- [Task details]: One number is the whole answer: how many lines of the records include "camera".

- [Data excerpts]:
+ + + + + + +

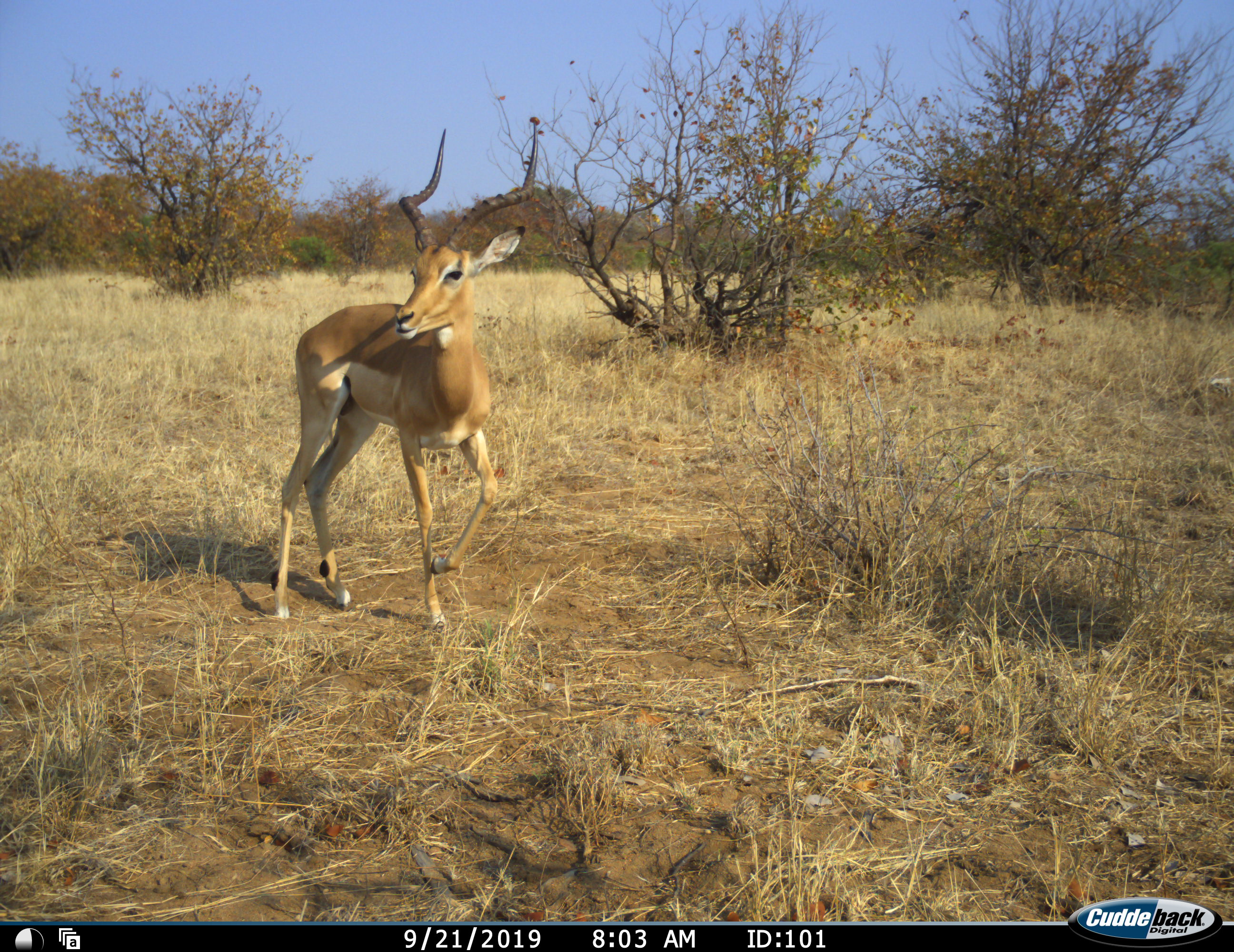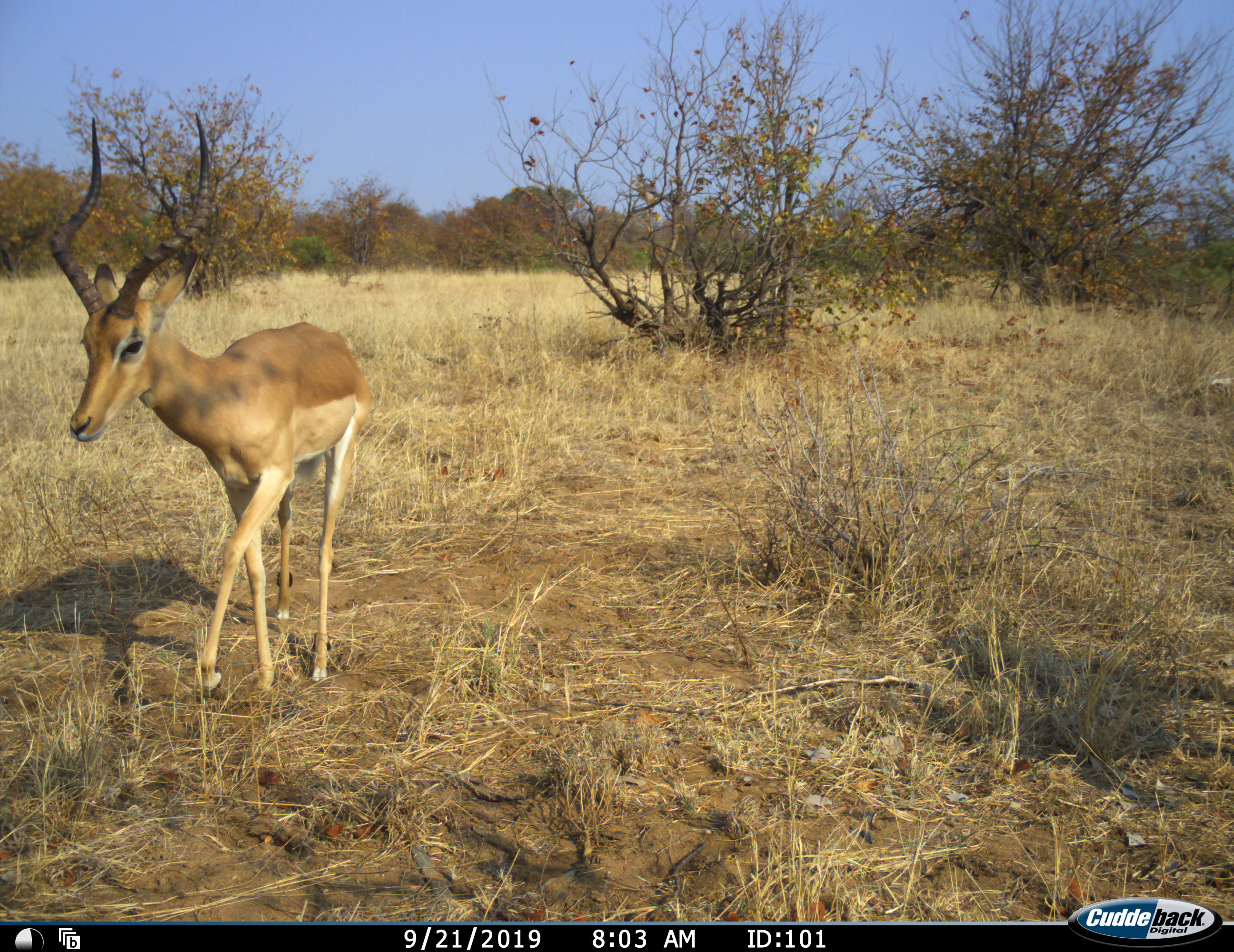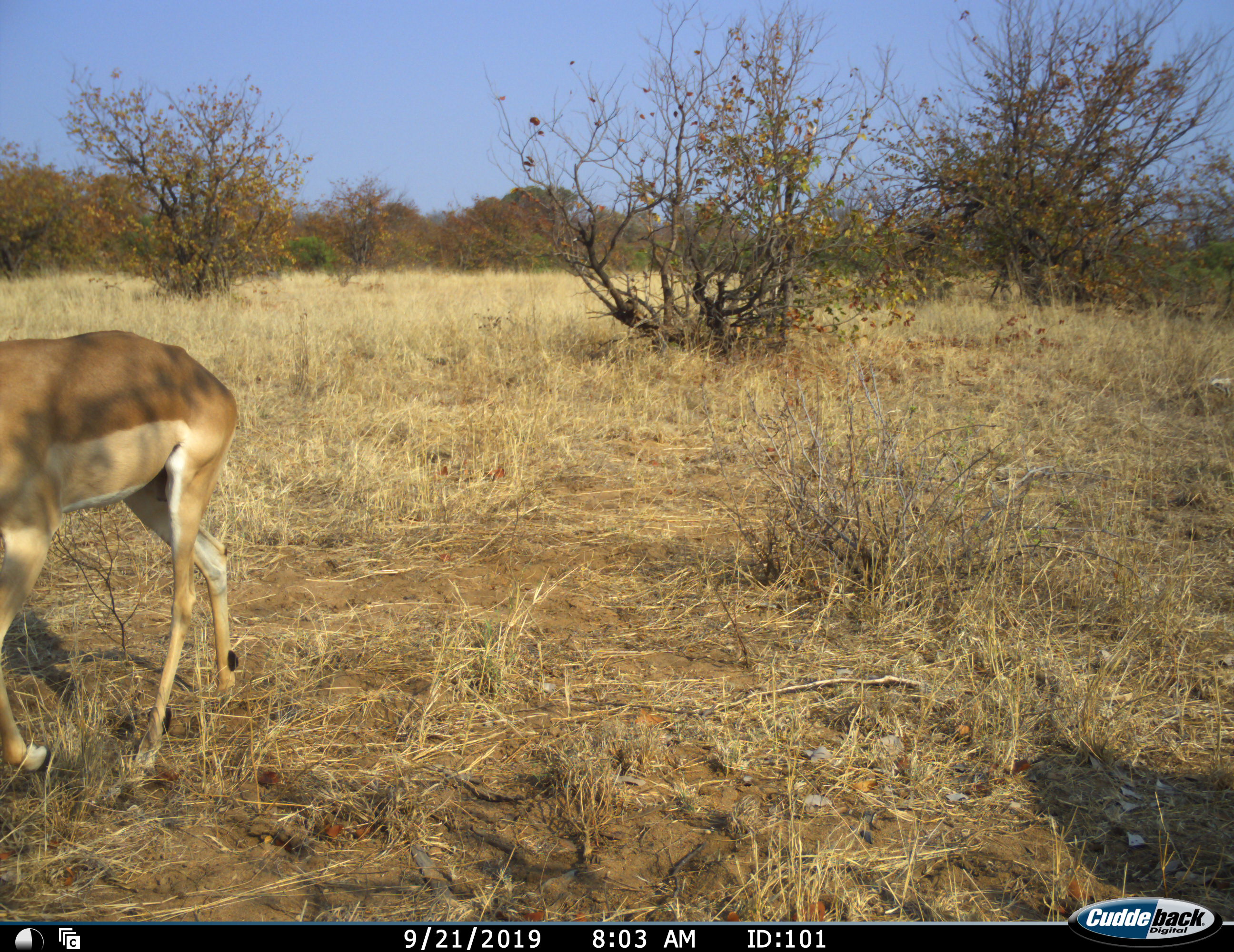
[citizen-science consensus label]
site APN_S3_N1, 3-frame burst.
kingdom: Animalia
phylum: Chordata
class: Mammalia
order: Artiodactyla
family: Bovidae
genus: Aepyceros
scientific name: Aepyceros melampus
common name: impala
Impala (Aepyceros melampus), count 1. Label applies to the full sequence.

+ + + + + + +

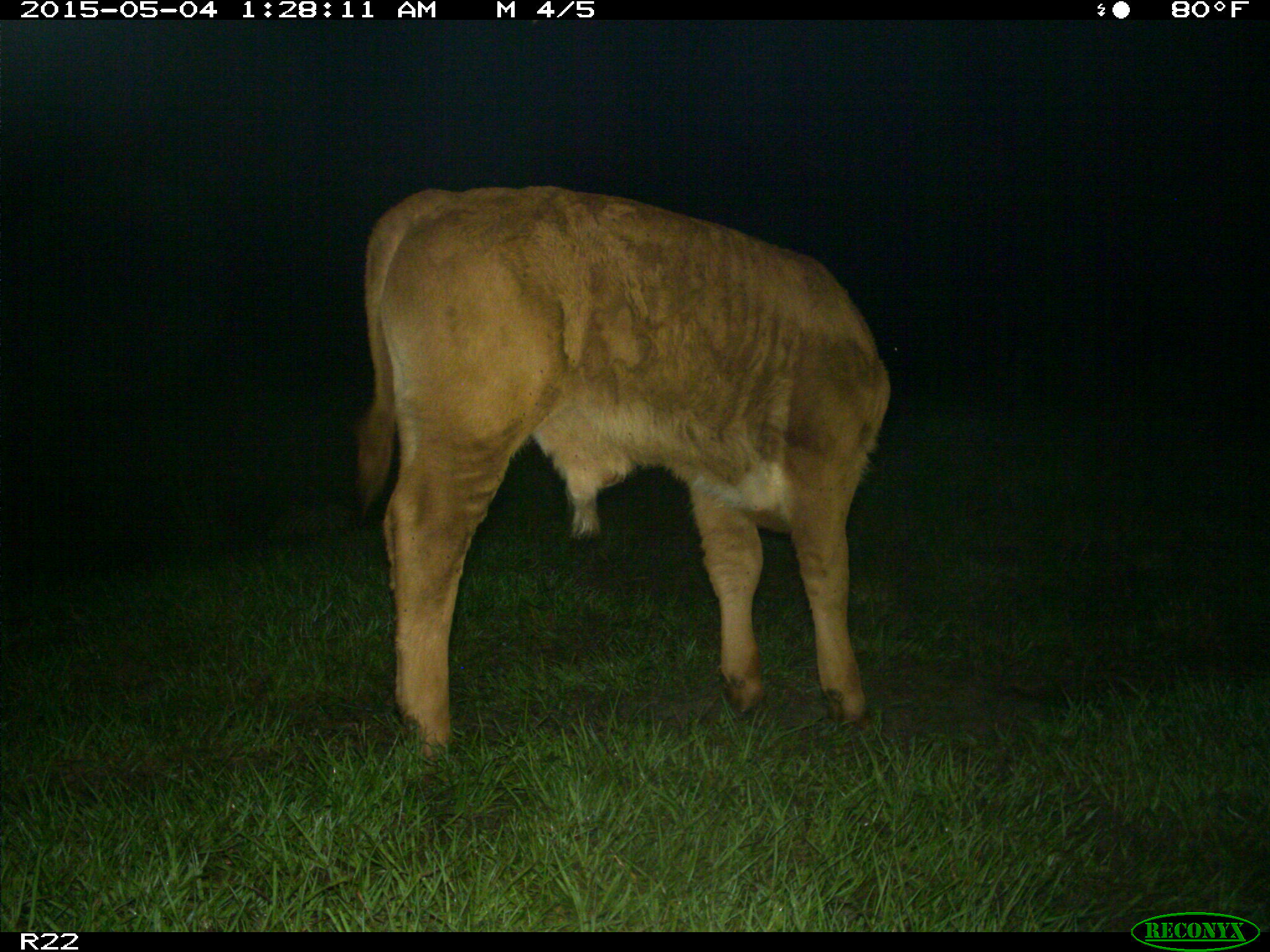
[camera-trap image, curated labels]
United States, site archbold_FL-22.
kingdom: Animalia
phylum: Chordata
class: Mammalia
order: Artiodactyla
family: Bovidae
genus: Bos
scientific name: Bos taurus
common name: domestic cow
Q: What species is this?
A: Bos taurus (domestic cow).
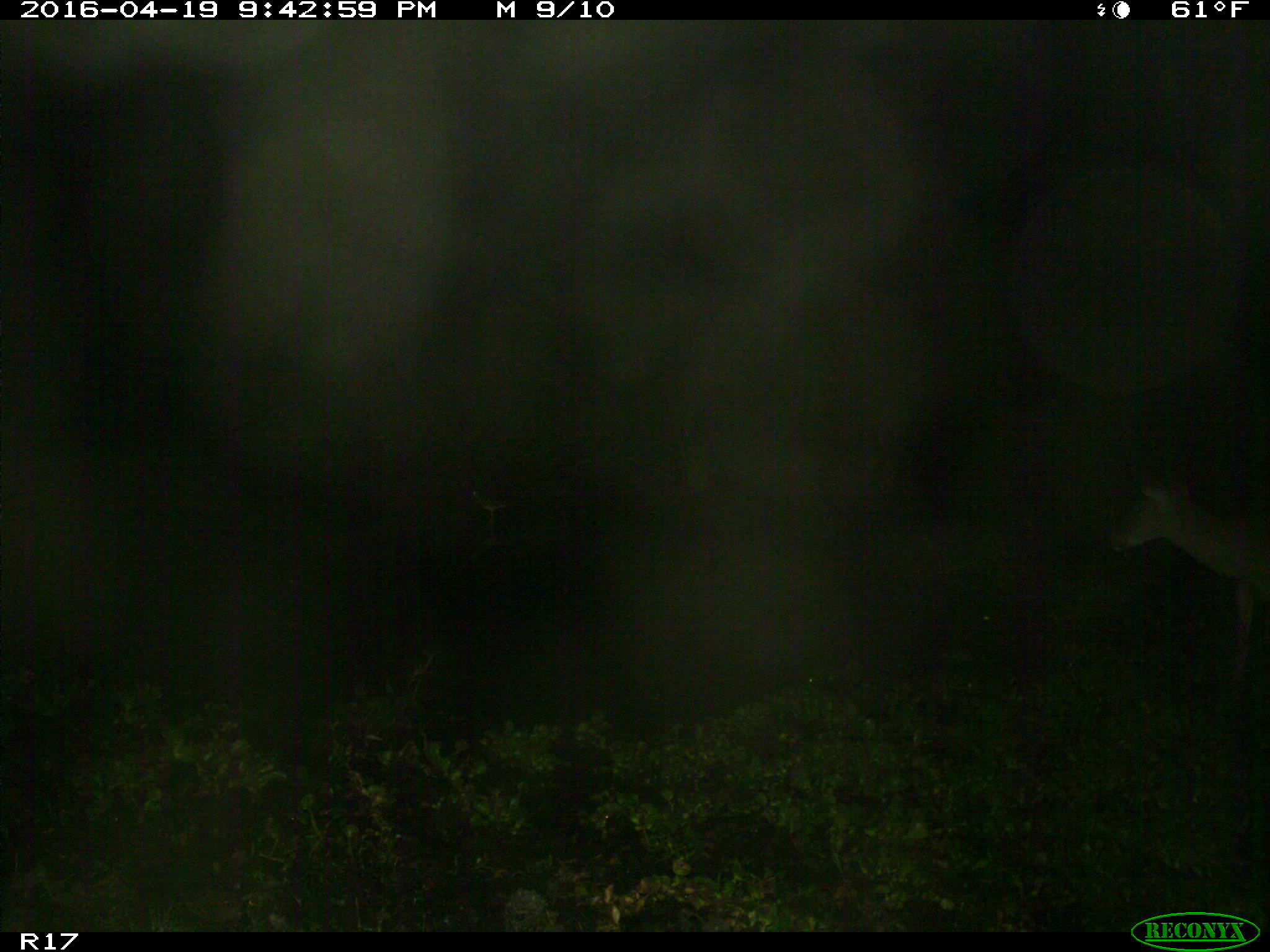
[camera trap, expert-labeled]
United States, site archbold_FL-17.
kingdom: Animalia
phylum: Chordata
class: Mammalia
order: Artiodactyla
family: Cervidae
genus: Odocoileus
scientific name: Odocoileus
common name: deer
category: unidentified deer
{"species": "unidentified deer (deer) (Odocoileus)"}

+ + + + + + +

- [Solved exercise]: 2